On Monday, June 6, 2016 9:56:27 AM CEST Mark Rutland wrote:
> [adding devicetree]
> 
> On Sun, Jun 05, 2016 at 11:20:29PM -0400, Bill Mills wrote:
> > Keystone2 can do DMA coherency but only if:
> > 1) DDR3A DMA buffers are in high physical addresses (0x8_0000_0000)
> >     (DDR3B does not have this constraint)
> > 2) Memory is marked outer shared
> > 3) DMA Master marks transactions as outer shared
> >     (This is taken care of in bootloader)
> > 
> > Use outer shared instead of inner shared.
> > This choice is done at early init time and uses the attr_mod facility
> > 
> > If the kernel is not configured for LPAE and using high PA, or if the
> > switch to outer shared fails, then we fail to meet this criteria.
> > Under any of these conditions we veto any dma-coherent attributes in
> > the DTB.
> 
> I very much do not like this. As I previously mentioned [1],
> dma-coherent has de-facto semantics today. This series deliberately
> changes that, and inverts the relationship between DT and kernel (as the
> describption in the DT would now depend on the configuration of the
> kernel).
> 
> I would prefer that we have a separate property (e.g.
> "dma-outer-coherent") to describe when a device can be coherent with
> Normal, Outer Shareable, Inner Write-Back, Outer Write-Back memory.
> Then the kernel can figure out whether or not device can be used
> coherently, depending on how it is configured.

I share your concern, but I don't think the dma-outer-coherent attribute
would be a good solution either.

The problem really is that keystone is a platform that is sometimes
coherent, depending purely on what kernel we run, and not at all on
anything we can describe in devicetree, and I don't see any good way
to capture the behavior of the hardware in generic DT bindings.

So far, the assumption has been:

- when running a non-LPAE kernel, keystone is not coherent, and we
  must ignore both the dma-coherent properties in devices and the
  dma-ranges properties in bus nodes.
- when running an LPAE kernel, keystone is coherent, and we must
  respect both of those.

My interpretation of Bill's description above is that we now have
an additional requirement that at least I was not aware of before,
regarding the outer-sharable attribute.
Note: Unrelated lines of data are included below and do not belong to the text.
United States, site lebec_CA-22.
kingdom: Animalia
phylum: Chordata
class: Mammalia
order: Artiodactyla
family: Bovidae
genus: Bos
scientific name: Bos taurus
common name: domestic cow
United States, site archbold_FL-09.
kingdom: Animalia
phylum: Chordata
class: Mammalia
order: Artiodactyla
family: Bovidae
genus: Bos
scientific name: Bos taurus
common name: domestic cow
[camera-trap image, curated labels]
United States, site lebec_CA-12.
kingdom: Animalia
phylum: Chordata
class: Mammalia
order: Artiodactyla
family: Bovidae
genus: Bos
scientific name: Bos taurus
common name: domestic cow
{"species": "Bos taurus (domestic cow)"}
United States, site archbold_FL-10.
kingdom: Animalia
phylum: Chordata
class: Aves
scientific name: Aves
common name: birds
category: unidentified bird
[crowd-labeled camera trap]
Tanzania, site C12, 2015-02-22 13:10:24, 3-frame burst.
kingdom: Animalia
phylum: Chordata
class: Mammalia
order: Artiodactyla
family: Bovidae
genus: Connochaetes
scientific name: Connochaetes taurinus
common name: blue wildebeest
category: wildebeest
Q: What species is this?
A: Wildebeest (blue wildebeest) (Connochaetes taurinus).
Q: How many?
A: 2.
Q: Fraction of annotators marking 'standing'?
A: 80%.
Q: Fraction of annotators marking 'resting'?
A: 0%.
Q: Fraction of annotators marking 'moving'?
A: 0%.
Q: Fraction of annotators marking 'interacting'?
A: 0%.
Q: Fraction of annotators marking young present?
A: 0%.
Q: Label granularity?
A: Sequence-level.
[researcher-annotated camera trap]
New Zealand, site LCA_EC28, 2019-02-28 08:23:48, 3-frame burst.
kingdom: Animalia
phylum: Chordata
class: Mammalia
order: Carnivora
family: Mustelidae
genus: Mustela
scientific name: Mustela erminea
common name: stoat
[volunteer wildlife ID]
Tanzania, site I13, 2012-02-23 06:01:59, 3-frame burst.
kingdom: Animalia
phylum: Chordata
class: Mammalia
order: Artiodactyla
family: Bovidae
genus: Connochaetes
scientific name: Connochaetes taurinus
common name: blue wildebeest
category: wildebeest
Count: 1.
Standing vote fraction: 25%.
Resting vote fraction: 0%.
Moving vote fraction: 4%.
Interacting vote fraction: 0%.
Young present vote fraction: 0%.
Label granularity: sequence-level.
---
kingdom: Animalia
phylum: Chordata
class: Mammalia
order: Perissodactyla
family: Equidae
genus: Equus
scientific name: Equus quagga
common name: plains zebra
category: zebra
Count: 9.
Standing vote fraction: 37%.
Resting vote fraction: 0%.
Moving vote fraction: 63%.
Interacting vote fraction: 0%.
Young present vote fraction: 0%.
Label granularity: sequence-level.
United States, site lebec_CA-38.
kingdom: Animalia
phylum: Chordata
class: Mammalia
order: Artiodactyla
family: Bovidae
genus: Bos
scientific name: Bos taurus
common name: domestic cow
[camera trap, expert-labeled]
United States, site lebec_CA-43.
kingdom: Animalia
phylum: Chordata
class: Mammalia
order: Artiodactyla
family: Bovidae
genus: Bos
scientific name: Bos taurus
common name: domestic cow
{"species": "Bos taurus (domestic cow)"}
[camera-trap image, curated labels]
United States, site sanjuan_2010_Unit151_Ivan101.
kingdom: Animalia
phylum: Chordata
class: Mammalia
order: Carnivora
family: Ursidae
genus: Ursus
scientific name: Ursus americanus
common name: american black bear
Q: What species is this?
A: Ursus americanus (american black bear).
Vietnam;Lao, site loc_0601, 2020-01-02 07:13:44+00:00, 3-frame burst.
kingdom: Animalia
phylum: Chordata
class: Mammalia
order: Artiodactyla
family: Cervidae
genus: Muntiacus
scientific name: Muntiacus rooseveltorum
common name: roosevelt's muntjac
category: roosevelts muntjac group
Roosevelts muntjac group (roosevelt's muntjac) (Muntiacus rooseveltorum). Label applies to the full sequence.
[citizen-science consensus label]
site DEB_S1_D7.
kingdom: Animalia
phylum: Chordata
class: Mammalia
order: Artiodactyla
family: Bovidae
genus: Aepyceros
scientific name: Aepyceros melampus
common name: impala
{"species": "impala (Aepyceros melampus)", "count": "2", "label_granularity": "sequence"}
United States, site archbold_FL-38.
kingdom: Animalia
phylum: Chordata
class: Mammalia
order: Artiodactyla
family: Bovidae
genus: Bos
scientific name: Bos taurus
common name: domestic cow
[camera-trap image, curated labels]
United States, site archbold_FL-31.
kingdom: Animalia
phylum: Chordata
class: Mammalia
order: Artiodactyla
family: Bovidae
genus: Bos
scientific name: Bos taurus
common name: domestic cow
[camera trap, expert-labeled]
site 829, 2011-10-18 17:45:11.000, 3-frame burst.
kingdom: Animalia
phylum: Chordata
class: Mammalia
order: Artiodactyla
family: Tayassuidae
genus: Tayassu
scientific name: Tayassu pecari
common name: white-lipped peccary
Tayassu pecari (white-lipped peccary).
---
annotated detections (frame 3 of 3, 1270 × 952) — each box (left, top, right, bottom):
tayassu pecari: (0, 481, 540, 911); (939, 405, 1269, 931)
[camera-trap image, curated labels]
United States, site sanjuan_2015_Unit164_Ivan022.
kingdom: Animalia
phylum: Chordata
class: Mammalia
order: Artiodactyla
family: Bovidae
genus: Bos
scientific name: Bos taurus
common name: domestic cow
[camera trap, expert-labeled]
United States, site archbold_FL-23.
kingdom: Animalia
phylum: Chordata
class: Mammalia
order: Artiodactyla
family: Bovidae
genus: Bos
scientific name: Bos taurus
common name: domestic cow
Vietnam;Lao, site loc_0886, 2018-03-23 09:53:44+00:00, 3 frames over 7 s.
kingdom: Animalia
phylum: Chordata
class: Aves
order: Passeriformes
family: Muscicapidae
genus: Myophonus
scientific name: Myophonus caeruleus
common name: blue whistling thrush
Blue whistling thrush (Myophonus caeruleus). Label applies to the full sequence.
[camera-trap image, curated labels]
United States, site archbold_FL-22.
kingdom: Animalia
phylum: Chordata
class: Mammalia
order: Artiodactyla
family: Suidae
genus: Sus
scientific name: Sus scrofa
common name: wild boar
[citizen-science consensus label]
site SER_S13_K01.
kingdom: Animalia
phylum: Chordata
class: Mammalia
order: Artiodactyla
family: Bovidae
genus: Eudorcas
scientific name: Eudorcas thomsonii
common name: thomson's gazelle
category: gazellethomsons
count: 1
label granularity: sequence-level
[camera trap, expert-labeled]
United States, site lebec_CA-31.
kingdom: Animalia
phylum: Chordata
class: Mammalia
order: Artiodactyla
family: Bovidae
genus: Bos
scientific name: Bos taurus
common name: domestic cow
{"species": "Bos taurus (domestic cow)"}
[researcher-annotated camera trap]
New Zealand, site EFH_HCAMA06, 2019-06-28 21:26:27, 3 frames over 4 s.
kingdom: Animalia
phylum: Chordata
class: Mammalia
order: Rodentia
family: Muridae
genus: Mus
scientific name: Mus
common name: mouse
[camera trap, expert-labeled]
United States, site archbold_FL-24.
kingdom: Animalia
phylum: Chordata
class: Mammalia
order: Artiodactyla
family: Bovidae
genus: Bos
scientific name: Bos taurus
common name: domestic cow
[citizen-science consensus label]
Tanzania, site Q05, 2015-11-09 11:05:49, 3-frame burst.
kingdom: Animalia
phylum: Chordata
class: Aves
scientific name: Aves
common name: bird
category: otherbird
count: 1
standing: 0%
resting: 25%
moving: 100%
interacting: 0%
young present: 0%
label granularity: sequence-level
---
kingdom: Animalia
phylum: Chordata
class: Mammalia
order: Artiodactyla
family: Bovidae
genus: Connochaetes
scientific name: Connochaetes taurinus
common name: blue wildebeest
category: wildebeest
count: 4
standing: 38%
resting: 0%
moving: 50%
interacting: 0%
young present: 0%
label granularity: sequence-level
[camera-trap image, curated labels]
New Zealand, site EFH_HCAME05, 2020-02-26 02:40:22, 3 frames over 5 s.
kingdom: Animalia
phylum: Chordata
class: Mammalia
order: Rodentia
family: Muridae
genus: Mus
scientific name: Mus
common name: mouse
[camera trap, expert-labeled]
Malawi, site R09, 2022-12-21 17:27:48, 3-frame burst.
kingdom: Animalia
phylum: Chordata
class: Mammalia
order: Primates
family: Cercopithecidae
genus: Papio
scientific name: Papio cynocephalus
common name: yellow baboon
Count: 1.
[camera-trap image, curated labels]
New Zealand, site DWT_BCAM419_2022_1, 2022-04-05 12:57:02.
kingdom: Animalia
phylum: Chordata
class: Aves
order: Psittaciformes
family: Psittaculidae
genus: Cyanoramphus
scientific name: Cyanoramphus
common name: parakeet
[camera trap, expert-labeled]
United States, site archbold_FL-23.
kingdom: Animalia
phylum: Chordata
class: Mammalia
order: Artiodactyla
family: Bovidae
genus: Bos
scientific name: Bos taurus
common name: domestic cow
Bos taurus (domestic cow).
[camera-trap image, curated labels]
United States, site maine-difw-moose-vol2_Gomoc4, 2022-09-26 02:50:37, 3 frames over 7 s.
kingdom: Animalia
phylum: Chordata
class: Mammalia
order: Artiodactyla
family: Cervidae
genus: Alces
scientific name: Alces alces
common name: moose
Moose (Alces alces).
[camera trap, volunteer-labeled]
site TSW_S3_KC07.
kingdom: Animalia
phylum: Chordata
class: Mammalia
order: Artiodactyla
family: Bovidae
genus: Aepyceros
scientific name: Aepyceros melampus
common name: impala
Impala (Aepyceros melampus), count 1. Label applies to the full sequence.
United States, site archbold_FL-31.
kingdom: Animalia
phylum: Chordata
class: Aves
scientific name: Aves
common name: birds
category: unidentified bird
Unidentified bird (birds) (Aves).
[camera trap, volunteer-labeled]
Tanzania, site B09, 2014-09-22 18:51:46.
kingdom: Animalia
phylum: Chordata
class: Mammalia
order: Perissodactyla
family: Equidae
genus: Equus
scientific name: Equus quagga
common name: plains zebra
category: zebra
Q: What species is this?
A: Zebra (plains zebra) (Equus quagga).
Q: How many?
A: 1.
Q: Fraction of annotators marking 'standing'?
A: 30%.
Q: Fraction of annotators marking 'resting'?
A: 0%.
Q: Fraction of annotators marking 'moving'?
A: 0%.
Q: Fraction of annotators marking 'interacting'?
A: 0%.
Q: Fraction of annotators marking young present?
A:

I don't think there is
much value in making this a boot-time option, since everyone would
want to run this platform in a cache-coherent way if at all possible.

We already have special hacks to detect the case of keystone running
in LPAE mode, in order to do the special rewrite-all-page-tables
hack at boot time for relocating the physical address, and we could
use the same hack to change the page table attributes.

The question is how to communicate the requirement for outer-sharable
for a platform. If we think it's a safe assumption that there will
not be future 32-bit platforms with this requirement (or maybe one
or two more at most), we could leave it in the special keystone hack.
Alternatively, a DT property in an appropriate node could indicate
that a particular platform requires it.